While I think OGR-28 is neat, what advantage is there in taking less than 15
years to knowing we have a perfect ruler? After all, we have a ruler now, we
just don't know if it's perfect.

Regarding Folding@Home, papers like
[http://www.ncbi.nlm.nih.gov/pmc/articles/PMC3673555/](http://www.ncbi.nlm.nih.gov/pmc/articles/PMC3673555/)
suggest that dedicated GPU hardware is the way to go these days. Reviewing
Pande's papers at
[http://folding.stanford.edu/home/papers](http://folding.stanford.edu/home/papers)
suggest that the limiting factor to understanding folding is analysis
capabilities, not data generation.

Cosmology@Home does not seem to be that active. Quoting from a 2011 message at
[http://www.cosmologyathome.org/forum_thread.php?id=590](http://www.cosmologyathome.org/forum_thread.php?id=590)
" Anybody who crunches here is probably just wasting his machines and
electricity for absolutely nothing.", and the welcome letter at
[http://www.cosmologyathome.org/wandelt_letter.php](http://www.cosmologyathome.org/wandelt_letter.php)
says "As a further incentive for people to participate we are considering
offering the Cosmology@Home Prize for the owner of the computer that
calculated the model that best fits the data as of the 31st of December 2009."

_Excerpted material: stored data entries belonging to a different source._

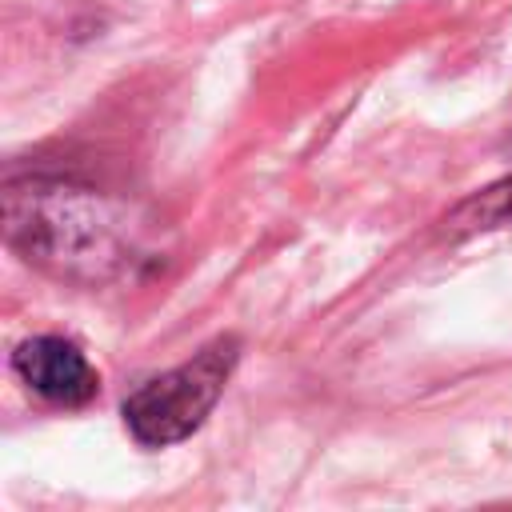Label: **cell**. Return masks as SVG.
I'll return each instance as SVG.
<instances>
[{
    "instance_id": "3957f363",
    "label": "cell",
    "mask_w": 512,
    "mask_h": 512,
    "mask_svg": "<svg viewBox=\"0 0 512 512\" xmlns=\"http://www.w3.org/2000/svg\"><path fill=\"white\" fill-rule=\"evenodd\" d=\"M12 368L36 396L64 404V408L88 404L100 388V376L88 364V356L64 336H32V340L16 344Z\"/></svg>"
},
{
    "instance_id": "7a4b0ae2",
    "label": "cell",
    "mask_w": 512,
    "mask_h": 512,
    "mask_svg": "<svg viewBox=\"0 0 512 512\" xmlns=\"http://www.w3.org/2000/svg\"><path fill=\"white\" fill-rule=\"evenodd\" d=\"M236 356H240V340L220 336V340L204 344L180 368L140 384L124 400L128 432L148 448H164V444L192 436L204 424V416L216 408V400L224 396V384L236 368Z\"/></svg>"
},
{
    "instance_id": "5b68a950",
    "label": "cell",
    "mask_w": 512,
    "mask_h": 512,
    "mask_svg": "<svg viewBox=\"0 0 512 512\" xmlns=\"http://www.w3.org/2000/svg\"><path fill=\"white\" fill-rule=\"evenodd\" d=\"M508 152H512V144H508Z\"/></svg>"
},
{
    "instance_id": "6da1fadb",
    "label": "cell",
    "mask_w": 512,
    "mask_h": 512,
    "mask_svg": "<svg viewBox=\"0 0 512 512\" xmlns=\"http://www.w3.org/2000/svg\"><path fill=\"white\" fill-rule=\"evenodd\" d=\"M4 232L28 264L100 284L136 260V228L108 196L64 180H12L4 188Z\"/></svg>"
},
{
    "instance_id": "277c9868",
    "label": "cell",
    "mask_w": 512,
    "mask_h": 512,
    "mask_svg": "<svg viewBox=\"0 0 512 512\" xmlns=\"http://www.w3.org/2000/svg\"><path fill=\"white\" fill-rule=\"evenodd\" d=\"M504 224H512V180H504V184H496V188H488V192L464 200V204L444 220V228H448L452 236L488 232V228H504Z\"/></svg>"
}]
</instances>
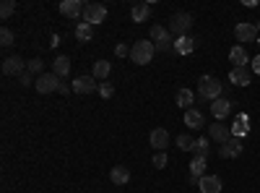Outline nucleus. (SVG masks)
I'll return each mask as SVG.
<instances>
[{
  "label": "nucleus",
  "mask_w": 260,
  "mask_h": 193,
  "mask_svg": "<svg viewBox=\"0 0 260 193\" xmlns=\"http://www.w3.org/2000/svg\"><path fill=\"white\" fill-rule=\"evenodd\" d=\"M154 55H156V45L148 39H141L130 47V60L138 63V66H148V63L154 60Z\"/></svg>",
  "instance_id": "nucleus-1"
},
{
  "label": "nucleus",
  "mask_w": 260,
  "mask_h": 193,
  "mask_svg": "<svg viewBox=\"0 0 260 193\" xmlns=\"http://www.w3.org/2000/svg\"><path fill=\"white\" fill-rule=\"evenodd\" d=\"M221 92H224V84L216 78V76H203L201 78V84H198V94L203 97V99H219L221 97Z\"/></svg>",
  "instance_id": "nucleus-2"
},
{
  "label": "nucleus",
  "mask_w": 260,
  "mask_h": 193,
  "mask_svg": "<svg viewBox=\"0 0 260 193\" xmlns=\"http://www.w3.org/2000/svg\"><path fill=\"white\" fill-rule=\"evenodd\" d=\"M151 42L156 45V50L161 52H169V50H175V39L169 37V29L167 26H151Z\"/></svg>",
  "instance_id": "nucleus-3"
},
{
  "label": "nucleus",
  "mask_w": 260,
  "mask_h": 193,
  "mask_svg": "<svg viewBox=\"0 0 260 193\" xmlns=\"http://www.w3.org/2000/svg\"><path fill=\"white\" fill-rule=\"evenodd\" d=\"M86 24H91V26H96V24H102V21L107 18V6H102V3H86V8H83V16H81Z\"/></svg>",
  "instance_id": "nucleus-4"
},
{
  "label": "nucleus",
  "mask_w": 260,
  "mask_h": 193,
  "mask_svg": "<svg viewBox=\"0 0 260 193\" xmlns=\"http://www.w3.org/2000/svg\"><path fill=\"white\" fill-rule=\"evenodd\" d=\"M192 26V16L190 13H175L169 21V32L177 34V37H185V32Z\"/></svg>",
  "instance_id": "nucleus-5"
},
{
  "label": "nucleus",
  "mask_w": 260,
  "mask_h": 193,
  "mask_svg": "<svg viewBox=\"0 0 260 193\" xmlns=\"http://www.w3.org/2000/svg\"><path fill=\"white\" fill-rule=\"evenodd\" d=\"M37 92L39 94H50V92H57V87H60V76H55V73H42V76H37Z\"/></svg>",
  "instance_id": "nucleus-6"
},
{
  "label": "nucleus",
  "mask_w": 260,
  "mask_h": 193,
  "mask_svg": "<svg viewBox=\"0 0 260 193\" xmlns=\"http://www.w3.org/2000/svg\"><path fill=\"white\" fill-rule=\"evenodd\" d=\"M83 8H86V3H81V0H62V3L57 6L60 16H65V18H78V16H83Z\"/></svg>",
  "instance_id": "nucleus-7"
},
{
  "label": "nucleus",
  "mask_w": 260,
  "mask_h": 193,
  "mask_svg": "<svg viewBox=\"0 0 260 193\" xmlns=\"http://www.w3.org/2000/svg\"><path fill=\"white\" fill-rule=\"evenodd\" d=\"M208 139H213V141H219L221 146L232 139V128L229 125H224L221 120H216L213 125H208Z\"/></svg>",
  "instance_id": "nucleus-8"
},
{
  "label": "nucleus",
  "mask_w": 260,
  "mask_h": 193,
  "mask_svg": "<svg viewBox=\"0 0 260 193\" xmlns=\"http://www.w3.org/2000/svg\"><path fill=\"white\" fill-rule=\"evenodd\" d=\"M26 71V60L24 58H18V55H11L3 60V73L6 76H21Z\"/></svg>",
  "instance_id": "nucleus-9"
},
{
  "label": "nucleus",
  "mask_w": 260,
  "mask_h": 193,
  "mask_svg": "<svg viewBox=\"0 0 260 193\" xmlns=\"http://www.w3.org/2000/svg\"><path fill=\"white\" fill-rule=\"evenodd\" d=\"M250 81H252V71L247 66L229 71V84H234V87H250Z\"/></svg>",
  "instance_id": "nucleus-10"
},
{
  "label": "nucleus",
  "mask_w": 260,
  "mask_h": 193,
  "mask_svg": "<svg viewBox=\"0 0 260 193\" xmlns=\"http://www.w3.org/2000/svg\"><path fill=\"white\" fill-rule=\"evenodd\" d=\"M234 37H237V42H257V29H255V24H237V29H234Z\"/></svg>",
  "instance_id": "nucleus-11"
},
{
  "label": "nucleus",
  "mask_w": 260,
  "mask_h": 193,
  "mask_svg": "<svg viewBox=\"0 0 260 193\" xmlns=\"http://www.w3.org/2000/svg\"><path fill=\"white\" fill-rule=\"evenodd\" d=\"M242 154V139H229L221 149H219V157L221 159H234Z\"/></svg>",
  "instance_id": "nucleus-12"
},
{
  "label": "nucleus",
  "mask_w": 260,
  "mask_h": 193,
  "mask_svg": "<svg viewBox=\"0 0 260 193\" xmlns=\"http://www.w3.org/2000/svg\"><path fill=\"white\" fill-rule=\"evenodd\" d=\"M73 92L76 94H91V92H96V78L94 76H78L73 81Z\"/></svg>",
  "instance_id": "nucleus-13"
},
{
  "label": "nucleus",
  "mask_w": 260,
  "mask_h": 193,
  "mask_svg": "<svg viewBox=\"0 0 260 193\" xmlns=\"http://www.w3.org/2000/svg\"><path fill=\"white\" fill-rule=\"evenodd\" d=\"M198 188H201V193H221V178L219 175H203Z\"/></svg>",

Given that the Amazon EC2 spot price for a computer more powerful than my
desktop is about $0.01, it's hard to be enthusiastic about spending my time.
See for example the comment at
[http://en.wikipedia.org/wiki/SETI@home](http://en.wikipedia.org/wiki/SETI@home)
:

> it has not been demonstrated that the order of magnitude excess in computers
> used, many outside the home (the original intent was to use 50,000-100,000
> "home" computers),[11] has benefited the project scientifically.

While that comment is unsourced, I see no reason to disagree with it.